Inconsistent results of concordance function
Closed this issue · 2 comments
We're using the concordance function on a training data set (n ~ 200,000) and evaluating concordance on a test set (n ~ 100,000). When running concordance with "newdata" we don't always get the same result, even after setting a seed.
The influence matrix returned by concordance when the newdata option is specified sometimes contains negative and/or non-integer and/or impossibly large or small values and/or NaNs (since these are counts, this should never happen, and counts should be bounded by the possible number of comparisons in the range [0,(n^2 - n)/2)].
This bug seems to occur randomly, and I suspect there is a memory allocation problem in the C subroutine, although I haven't been able to check that yet.
Example code
set.seed(18)
fitimp <- survival::coxph(formula, data=d_train)
set.seed(54)
test<- concordance(fitimp, newdata = d_test, influence=2, ranks=TRUE)
View(test$influence)
I'm not quite clear on this
- random numbers don't play a role in the concordance function.
- Your example code doesn't tell me anything concrete.
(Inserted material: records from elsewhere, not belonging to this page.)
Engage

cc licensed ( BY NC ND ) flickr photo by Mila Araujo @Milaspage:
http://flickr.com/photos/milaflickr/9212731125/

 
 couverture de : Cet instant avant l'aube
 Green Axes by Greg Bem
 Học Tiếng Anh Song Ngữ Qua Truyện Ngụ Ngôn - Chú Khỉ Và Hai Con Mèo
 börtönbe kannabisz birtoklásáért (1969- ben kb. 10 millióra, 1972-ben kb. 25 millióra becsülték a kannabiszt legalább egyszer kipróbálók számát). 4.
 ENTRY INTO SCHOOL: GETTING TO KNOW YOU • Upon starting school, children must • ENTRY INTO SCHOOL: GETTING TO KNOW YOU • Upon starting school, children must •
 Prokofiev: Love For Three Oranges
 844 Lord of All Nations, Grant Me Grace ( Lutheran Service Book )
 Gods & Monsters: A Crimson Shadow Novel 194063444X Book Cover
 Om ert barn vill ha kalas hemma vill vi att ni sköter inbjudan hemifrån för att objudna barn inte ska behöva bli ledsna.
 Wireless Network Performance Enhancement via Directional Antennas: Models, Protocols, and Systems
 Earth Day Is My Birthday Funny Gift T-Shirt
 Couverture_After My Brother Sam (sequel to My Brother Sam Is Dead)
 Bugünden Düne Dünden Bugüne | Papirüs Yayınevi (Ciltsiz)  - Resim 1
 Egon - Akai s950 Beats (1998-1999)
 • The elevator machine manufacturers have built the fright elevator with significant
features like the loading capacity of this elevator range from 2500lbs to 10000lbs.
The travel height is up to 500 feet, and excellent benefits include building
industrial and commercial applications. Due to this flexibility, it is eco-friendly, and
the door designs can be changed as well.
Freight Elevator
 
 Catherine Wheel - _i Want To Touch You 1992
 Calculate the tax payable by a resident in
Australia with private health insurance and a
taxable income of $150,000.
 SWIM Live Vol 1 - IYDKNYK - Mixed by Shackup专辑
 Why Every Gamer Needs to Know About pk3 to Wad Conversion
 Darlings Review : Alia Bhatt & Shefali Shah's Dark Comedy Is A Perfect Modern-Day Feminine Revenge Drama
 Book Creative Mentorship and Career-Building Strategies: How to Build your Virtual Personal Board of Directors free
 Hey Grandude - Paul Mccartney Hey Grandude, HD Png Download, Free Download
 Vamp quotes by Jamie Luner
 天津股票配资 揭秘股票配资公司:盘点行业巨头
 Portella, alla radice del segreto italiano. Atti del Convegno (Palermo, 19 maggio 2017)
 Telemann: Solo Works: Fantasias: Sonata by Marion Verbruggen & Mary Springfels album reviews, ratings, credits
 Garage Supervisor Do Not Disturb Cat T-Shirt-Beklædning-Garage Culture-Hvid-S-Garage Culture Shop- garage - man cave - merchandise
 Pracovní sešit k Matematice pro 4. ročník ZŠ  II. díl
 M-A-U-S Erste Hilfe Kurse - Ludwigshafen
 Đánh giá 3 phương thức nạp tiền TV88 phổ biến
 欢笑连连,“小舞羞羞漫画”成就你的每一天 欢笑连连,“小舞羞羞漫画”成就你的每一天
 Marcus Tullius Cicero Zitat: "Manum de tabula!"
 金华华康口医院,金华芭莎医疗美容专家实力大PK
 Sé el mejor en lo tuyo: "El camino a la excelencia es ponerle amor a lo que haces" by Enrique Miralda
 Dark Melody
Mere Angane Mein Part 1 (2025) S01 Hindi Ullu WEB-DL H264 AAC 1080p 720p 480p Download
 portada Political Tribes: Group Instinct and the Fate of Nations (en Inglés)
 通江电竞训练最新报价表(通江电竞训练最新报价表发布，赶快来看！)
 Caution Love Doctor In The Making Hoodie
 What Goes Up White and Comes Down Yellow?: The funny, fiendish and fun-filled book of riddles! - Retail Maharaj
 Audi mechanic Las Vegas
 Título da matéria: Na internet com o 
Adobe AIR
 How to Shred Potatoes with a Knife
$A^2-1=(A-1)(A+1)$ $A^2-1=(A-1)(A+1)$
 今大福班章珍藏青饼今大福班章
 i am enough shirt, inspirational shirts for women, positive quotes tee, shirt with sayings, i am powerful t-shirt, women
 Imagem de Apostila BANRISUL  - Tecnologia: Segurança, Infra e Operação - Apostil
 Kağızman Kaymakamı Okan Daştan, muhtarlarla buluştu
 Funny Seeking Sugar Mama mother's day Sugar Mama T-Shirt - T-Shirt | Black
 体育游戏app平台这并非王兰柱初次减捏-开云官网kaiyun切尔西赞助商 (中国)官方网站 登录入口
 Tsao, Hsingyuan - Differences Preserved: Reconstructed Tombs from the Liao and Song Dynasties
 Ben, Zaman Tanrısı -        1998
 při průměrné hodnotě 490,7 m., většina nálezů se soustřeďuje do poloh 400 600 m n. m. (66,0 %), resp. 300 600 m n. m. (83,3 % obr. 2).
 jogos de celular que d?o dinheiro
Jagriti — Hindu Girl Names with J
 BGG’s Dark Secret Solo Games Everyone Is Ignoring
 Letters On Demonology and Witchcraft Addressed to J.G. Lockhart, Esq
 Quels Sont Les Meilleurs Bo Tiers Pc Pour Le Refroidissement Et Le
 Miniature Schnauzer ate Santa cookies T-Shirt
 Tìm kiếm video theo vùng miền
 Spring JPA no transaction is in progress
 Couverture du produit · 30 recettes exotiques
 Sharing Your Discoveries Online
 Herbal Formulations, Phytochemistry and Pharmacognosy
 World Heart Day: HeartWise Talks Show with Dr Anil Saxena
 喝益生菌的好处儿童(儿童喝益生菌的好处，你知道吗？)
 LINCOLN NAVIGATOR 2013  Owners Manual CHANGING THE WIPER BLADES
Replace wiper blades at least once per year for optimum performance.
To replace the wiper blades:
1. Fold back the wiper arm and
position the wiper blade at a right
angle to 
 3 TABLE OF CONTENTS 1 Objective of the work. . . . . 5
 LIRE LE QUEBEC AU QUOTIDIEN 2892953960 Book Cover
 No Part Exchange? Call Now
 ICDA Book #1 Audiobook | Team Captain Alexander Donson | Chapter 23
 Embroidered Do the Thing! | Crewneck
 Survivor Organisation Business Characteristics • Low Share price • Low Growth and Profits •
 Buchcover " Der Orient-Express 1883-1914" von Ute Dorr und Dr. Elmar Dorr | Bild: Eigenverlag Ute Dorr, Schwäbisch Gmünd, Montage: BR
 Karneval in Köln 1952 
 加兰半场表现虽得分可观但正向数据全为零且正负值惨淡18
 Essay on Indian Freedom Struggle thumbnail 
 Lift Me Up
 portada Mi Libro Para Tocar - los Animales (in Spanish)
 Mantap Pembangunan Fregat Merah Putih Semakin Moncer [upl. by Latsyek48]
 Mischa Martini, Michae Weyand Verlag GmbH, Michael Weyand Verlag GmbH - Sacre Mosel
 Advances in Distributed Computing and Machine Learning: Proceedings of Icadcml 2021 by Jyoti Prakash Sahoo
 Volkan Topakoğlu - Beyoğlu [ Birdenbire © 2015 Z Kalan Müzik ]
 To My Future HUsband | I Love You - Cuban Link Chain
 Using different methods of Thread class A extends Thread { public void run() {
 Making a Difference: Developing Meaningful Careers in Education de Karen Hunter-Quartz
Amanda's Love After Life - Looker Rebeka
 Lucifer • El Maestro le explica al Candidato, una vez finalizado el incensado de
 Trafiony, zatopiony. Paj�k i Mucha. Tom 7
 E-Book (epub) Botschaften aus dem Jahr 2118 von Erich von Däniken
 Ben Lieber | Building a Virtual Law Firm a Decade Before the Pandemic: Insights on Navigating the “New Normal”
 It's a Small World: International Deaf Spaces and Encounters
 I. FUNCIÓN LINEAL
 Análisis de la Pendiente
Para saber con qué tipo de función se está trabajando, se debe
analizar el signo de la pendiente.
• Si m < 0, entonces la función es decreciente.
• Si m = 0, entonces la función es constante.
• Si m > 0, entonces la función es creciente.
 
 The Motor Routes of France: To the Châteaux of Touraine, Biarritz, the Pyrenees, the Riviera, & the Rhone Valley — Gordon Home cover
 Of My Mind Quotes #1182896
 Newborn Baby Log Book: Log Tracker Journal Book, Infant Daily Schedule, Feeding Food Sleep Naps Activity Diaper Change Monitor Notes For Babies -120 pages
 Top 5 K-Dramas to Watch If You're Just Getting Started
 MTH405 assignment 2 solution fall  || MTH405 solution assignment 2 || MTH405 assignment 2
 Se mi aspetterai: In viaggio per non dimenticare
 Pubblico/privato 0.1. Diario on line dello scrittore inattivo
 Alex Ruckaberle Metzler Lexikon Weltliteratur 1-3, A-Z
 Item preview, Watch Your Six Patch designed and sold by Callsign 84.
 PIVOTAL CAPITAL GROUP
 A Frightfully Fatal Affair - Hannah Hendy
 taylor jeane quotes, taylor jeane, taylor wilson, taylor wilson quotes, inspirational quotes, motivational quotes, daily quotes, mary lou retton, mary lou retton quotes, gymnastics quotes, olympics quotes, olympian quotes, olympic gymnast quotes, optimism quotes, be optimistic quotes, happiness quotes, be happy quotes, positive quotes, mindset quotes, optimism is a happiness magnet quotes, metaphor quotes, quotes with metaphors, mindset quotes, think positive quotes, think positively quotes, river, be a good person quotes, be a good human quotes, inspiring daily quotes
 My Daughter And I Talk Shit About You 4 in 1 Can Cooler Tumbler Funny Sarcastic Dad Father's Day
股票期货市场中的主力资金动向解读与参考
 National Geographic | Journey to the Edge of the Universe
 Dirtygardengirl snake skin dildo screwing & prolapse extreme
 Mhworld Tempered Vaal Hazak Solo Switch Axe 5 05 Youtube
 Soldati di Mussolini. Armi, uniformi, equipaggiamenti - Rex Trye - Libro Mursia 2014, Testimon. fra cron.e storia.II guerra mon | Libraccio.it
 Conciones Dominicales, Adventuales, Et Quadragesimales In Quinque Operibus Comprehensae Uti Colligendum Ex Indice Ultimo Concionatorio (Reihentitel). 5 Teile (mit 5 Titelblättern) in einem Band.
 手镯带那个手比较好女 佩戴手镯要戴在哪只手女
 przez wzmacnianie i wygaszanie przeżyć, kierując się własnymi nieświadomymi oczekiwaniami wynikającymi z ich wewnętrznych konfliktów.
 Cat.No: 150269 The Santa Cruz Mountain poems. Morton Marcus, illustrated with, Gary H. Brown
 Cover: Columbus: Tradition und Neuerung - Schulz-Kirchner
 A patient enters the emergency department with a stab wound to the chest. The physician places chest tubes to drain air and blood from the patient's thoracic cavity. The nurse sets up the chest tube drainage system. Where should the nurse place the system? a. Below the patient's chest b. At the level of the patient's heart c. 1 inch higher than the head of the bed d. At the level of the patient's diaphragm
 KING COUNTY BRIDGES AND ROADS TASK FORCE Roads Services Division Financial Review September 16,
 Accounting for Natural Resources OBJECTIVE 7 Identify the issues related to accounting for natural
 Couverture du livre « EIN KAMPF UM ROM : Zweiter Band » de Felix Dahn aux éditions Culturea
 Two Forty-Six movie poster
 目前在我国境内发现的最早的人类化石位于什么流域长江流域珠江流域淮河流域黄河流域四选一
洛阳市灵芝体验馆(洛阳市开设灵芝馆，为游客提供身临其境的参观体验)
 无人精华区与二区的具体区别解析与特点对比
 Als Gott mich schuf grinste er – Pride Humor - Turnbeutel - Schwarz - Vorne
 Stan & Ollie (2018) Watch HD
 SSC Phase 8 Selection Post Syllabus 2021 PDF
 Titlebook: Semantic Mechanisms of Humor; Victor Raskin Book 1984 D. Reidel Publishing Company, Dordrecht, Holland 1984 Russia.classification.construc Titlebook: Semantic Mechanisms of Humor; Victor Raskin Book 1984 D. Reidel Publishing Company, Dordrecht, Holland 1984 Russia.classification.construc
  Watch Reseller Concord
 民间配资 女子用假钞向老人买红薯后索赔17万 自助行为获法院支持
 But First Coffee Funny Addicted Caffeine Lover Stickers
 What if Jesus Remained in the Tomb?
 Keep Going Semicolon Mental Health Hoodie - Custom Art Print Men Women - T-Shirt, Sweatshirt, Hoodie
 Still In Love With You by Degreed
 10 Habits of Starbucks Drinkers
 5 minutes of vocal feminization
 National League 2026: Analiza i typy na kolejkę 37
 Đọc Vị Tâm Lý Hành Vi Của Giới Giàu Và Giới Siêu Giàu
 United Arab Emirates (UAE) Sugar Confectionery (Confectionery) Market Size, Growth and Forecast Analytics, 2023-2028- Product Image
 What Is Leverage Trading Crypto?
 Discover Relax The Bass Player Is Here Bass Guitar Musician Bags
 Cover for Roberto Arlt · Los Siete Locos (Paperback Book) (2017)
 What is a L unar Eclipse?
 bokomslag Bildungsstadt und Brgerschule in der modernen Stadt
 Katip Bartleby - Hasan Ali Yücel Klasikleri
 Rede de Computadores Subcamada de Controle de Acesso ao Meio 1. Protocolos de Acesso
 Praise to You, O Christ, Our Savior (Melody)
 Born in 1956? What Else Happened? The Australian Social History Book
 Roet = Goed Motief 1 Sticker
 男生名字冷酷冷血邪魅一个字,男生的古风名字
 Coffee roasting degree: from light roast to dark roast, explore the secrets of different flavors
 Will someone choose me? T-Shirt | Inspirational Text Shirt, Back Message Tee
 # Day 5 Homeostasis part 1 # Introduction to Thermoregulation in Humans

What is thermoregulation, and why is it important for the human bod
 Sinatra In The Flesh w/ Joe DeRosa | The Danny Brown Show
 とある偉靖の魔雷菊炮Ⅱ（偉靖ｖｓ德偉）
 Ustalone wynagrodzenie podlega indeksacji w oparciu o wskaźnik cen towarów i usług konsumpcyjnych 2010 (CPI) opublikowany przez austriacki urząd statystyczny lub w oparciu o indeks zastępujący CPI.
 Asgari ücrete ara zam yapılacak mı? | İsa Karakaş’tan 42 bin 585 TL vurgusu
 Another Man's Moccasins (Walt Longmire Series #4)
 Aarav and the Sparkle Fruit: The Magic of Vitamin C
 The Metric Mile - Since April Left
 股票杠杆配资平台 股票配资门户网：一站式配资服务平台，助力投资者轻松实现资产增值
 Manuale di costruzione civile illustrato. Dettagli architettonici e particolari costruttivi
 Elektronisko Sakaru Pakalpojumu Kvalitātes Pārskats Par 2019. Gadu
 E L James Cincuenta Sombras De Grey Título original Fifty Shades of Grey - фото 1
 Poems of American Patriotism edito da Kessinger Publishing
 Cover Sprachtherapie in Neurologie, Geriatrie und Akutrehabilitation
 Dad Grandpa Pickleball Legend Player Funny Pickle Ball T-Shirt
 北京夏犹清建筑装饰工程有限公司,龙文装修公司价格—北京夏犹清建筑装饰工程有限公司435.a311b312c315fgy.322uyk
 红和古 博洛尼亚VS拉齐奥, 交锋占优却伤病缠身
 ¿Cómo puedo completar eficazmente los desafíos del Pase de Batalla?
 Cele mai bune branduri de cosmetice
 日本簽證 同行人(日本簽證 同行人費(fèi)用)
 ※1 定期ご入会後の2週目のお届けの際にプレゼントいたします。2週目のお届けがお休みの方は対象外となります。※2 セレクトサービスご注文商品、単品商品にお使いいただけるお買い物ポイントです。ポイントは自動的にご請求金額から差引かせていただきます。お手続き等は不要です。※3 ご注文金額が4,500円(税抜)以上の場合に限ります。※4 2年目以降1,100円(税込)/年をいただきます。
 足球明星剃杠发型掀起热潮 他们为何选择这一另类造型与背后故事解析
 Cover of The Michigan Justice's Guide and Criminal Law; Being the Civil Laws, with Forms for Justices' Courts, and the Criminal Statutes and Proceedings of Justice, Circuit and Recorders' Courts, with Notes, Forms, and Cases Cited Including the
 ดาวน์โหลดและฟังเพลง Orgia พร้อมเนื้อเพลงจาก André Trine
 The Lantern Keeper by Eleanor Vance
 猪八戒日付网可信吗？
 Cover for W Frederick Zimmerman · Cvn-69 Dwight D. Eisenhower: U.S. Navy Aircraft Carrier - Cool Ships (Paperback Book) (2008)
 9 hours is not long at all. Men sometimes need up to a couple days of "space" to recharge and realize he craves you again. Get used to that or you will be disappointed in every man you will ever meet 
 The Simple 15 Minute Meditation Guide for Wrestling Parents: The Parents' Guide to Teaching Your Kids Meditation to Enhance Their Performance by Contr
What is the formula? What is d_train and/or d_test?
- What exactly are you printing out in the output?
A bit more to go on would help me dig into this.
Terry
I have managed to recreate the problem, and it was yet another facet of the rounding issues discussed in the "tied times" vignette. The use of newdata gave a path through the routine that skipped the aeqSurv checks; while the use of a large simulated data set almost guaranteed that there would be response times that differ by less than machine precision. I've now plugged that gap.